═══ GIVEN TEXT ═══

In Pursuit of the Stars

On October 21st, Michelin released its list of restaurants that had earned the coveted star rating for 2016. Despite having maintained one star for the past several years, the restaurant where I work was nowhere to be found. Confusion amongst us cooks was rampant, especially since - just a few days earlier - the executive chef had brandished the unmarked black envelope containing the red invitation to the gala celebration and lifted a toast to all our hard work. But, alas, we found out the hard way that the letter is not proof of making the cut; the only way to know for certain that your restaurant has earned the distinction of the Michelin star (or stars) is to see its name in the official press release.

Just a day after the new Michelin guide dropped, the John Wells' film Burnt, starring Bradley Cooper, made its debut in New York City. Despite a strong cast and autumn release date, indicators of an attempted awards season run, the dramedy centered on a recovering drug addict and world-class chef making one last stand to prove that he's still got what it takes has been almost universally panned. Sure, the writing is noticeably weak at times, but this pales in comparison to everything that the film gets right.

The elegant cinematography is on par with that on which the acclaimed Netflix series Chef's Table is built - closeups of the deft work of skilled hands, and ingredients whose freshness practically drips through the screen. A lot of screen time focuses on presentation and plating, which, while paramount in distinguishing fine dining from other restaurants, probably bores casual viewers removed from the industry. And while Jon Favreau's Chef did a decent job portraying the camaraderie that exists in the kitchen (and not to mention scored well with critics), Burnt takes it a step further, offering full immersion into the sweat, adrenaline and pressure that pervades work on a hot line. Such is the attention to detail that the co-worker whom I watched the film with exclaimed, "They even showed a cook labeling something! You never see that in food movies."

The overall effectiveness of the film is slightly muted by its reliance on archetypal characters (addict seeking redemption, ex-convict, femme fatale, etc.), but it still has plenty to say about the current state of the industry. Chef Adam's (Cooper) initial skepticism of, and later reliance on, sous vide (a method so ubiquitous it’s invading amateur cooks' homes) is a running joke. While cross-cutting between Adam's kitchen and that of his rival Reece’s (Matthew Rhys) exposes an even more contentious divide between "old-school" cooking and molecular gastronomy. (I've never even been close to setting foot in El Bulli, but I'd guess that Reece's laboratory-like kitchen was inspired by it). The front-of-house's obsession with identifying potential Michelin inspectors may be laughable to some, but I can confirm that, at establishments frequented by such clients, we take it quite seriously.

Losing a star, or failing to get one when you think you deserve it, is not sad or unfortunate; it's tragic - devastating even. I’ll never forget the look on one sous chef’s face after the executive chef confirmed the news. (Granted, it was bound to be more poignant for him since the press release also stated that his previous place of employment had earned their second star). Particularly at the fine dining level, cooks are driven almost entirely by passion. Why else would we work ridiculous hours that most people deem impossible in environments rife with verbal (and sometimes physical) abuse for such little pay? It's not a job; it's a a livelihood.

═══

YOUR OBJECTIVE
Can you rewrite the Michelin stars piece from "On October 21st, Michelin" up to and including "official press release.", changing "gala celebration" to "awards dinner"?

═══ DATA ROWS ═══

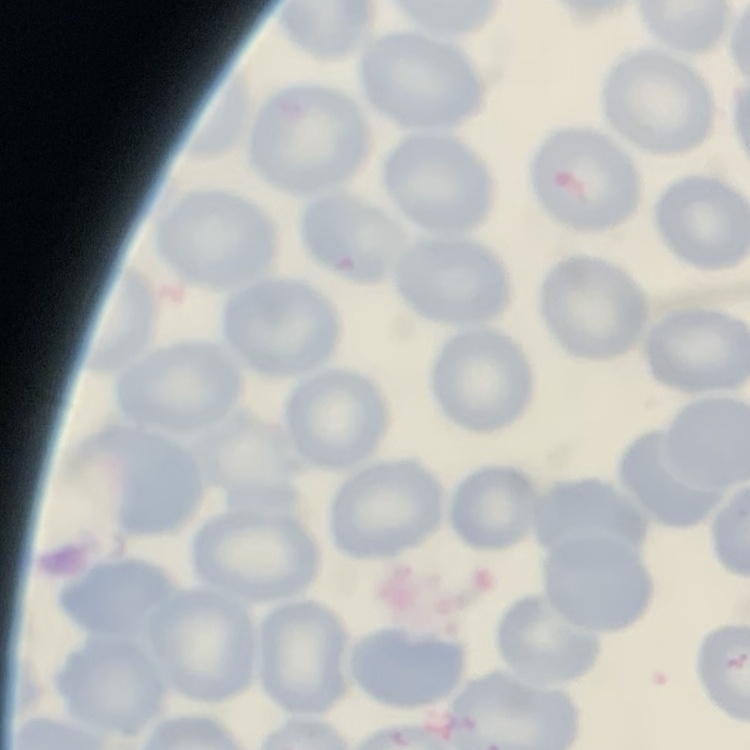

The erythrocytes exhibit no rouleaux formation. One tile cut from a larger photomicrograph. Stained with either Field's or Giemsa. Thin peripheral smear.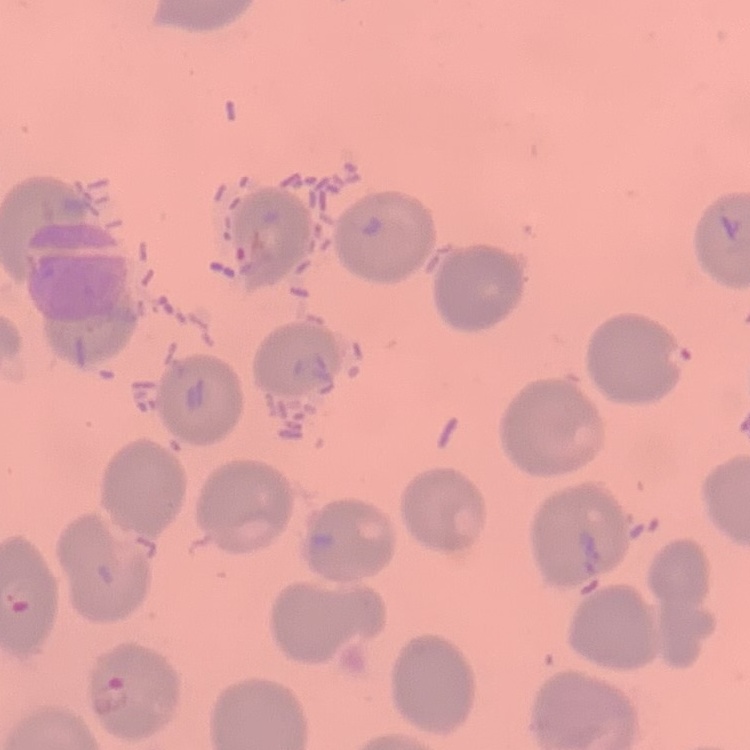

{
  "erythrocyte_morphology": "no rouleaux formation",
  "stain": "Field's or Giemsa",
  "preparation": "thin blood smear",
  "image_type": "one tile cut from a larger photomicrograph"
}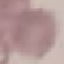
malaria status = uninfected
capture = smartphone through the microscope eyepiece
preparation = thin blood film
stain = Giemsa
image type = cell patch, automatically extracted from a larger field of view and resized to 64 × 64 pixels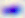 Toxoplasma gondii is seen. Captured at 400x magnification. Photomicrograph.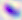

Summary:
  - Identification: Toxoplasma gondii
  - Modality: micrograph
  - Magnification: 400xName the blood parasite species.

═══

TASK ANSWER
On October 21st, Michelin released its list of restaurants that had earned the coveted star rating for 2016. Despite having maintained one star for the past several years, the restaurant where I work was nowhere to be found. Confusion amongst us cooks was rampant, especially since - just a few days earlier - the executive chef had brandished the unmarked black envelope containing the red invitation to the awards dinner and lifted a toast to all our hard work. But, alas, we found out the hard way that the letter is not proof of making the cut; the only way to know for certain that your restaurant has earned the distinction of the Michelin star (or stars) is to see its name in the official press release.